To one-third of the recipients, that meant “owning their own company some day.” A surprising percentage even declared they wanted “to become incredibly wealthy.”
Only a tiny fraction replied that they still lived with their parents and an imposing 80 percent disclosed that they were active in community affairs. Virtually all remain totally optimistic, purpose-driven and highly entrepreneurial. They are also notably idealistic with nearly 50 percent asserting that their goal in life and career is “to change the world for the better.” By any measure, however, it would be hard to describe them as “revolutionary” or “radical” underscored by the fact that almost all fell into the category of “upward mobile.”
Yes, young people want change in many areas of their lives today, but they are not mounting any barricades and, in some instances, are more conservative than many of their elders. Our survey suggests that they still uphold all the basic tenets of democratic capitalism that have made this nation exceptional for well over two centuries.
In many ways, as a demographic group, the Forbes millennials mirror current popular trends.
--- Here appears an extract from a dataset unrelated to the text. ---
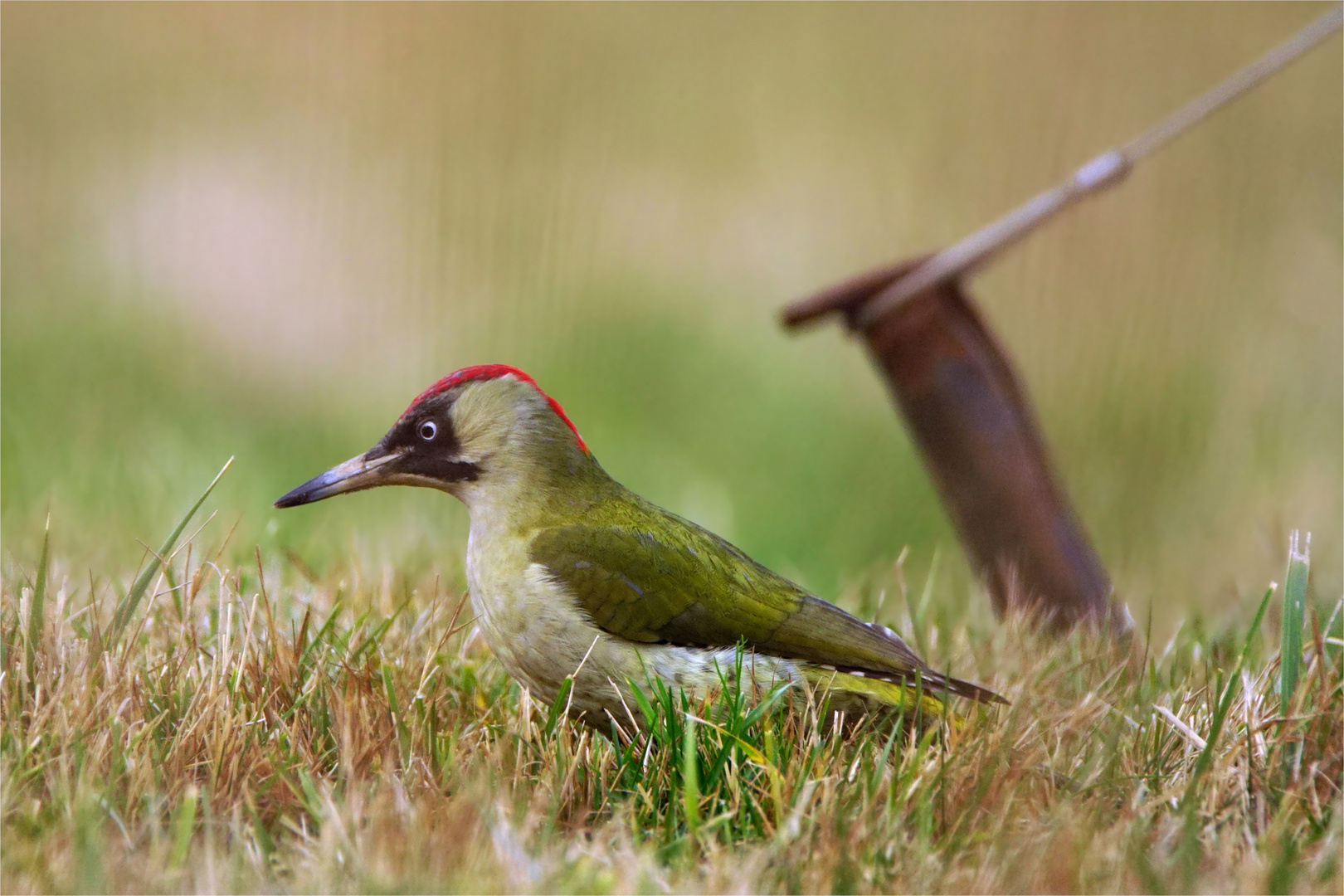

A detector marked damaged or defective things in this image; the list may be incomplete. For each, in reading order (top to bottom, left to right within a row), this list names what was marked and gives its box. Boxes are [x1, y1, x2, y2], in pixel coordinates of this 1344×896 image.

rusty metal post [785, 259, 1134, 636]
For example, some 79 percent in our survey underscored the current national move towards urbanization, affirming that they now live in or plan to live in cities rather than rural or small town localities. Asked what are the “biggest challenges facing the world today,” their responses were almost equally divided. Twenty-seven percent replied global warming; 24 percent stated terrorism and 22 percent said the economy and future recession.
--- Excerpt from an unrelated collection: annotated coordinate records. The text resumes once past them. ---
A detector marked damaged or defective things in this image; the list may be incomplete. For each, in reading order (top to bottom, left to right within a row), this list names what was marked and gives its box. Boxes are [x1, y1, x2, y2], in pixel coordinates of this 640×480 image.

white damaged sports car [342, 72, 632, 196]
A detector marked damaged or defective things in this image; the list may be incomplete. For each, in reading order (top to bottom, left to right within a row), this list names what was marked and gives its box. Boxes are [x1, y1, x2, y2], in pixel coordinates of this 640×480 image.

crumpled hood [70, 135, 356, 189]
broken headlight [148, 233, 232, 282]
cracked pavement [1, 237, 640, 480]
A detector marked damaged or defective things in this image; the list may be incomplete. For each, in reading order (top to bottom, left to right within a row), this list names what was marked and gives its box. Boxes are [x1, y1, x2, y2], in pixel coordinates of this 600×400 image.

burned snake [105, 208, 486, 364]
Avid users of social media, Facebook, by far, is their No. 1 choice for posting content, followed by Instagram, Twitter, LinkedIn and SnapChat. Video clips, primarily news segments, are overwhelmingly their favorite smartphone content. It’s noteworthy that more than half said they did not pay for access to TV on their television sets or the Internet. Citing The New York Times and CNN among the top five most preferred news publishers, some 67 percent replied they still got most of their news directly from trusted web sites.
Whatever conclusions one may draw from the scores of responses we received, one fact appears inarguable: young people today want to continue working within the system they grew up in only “make it better.”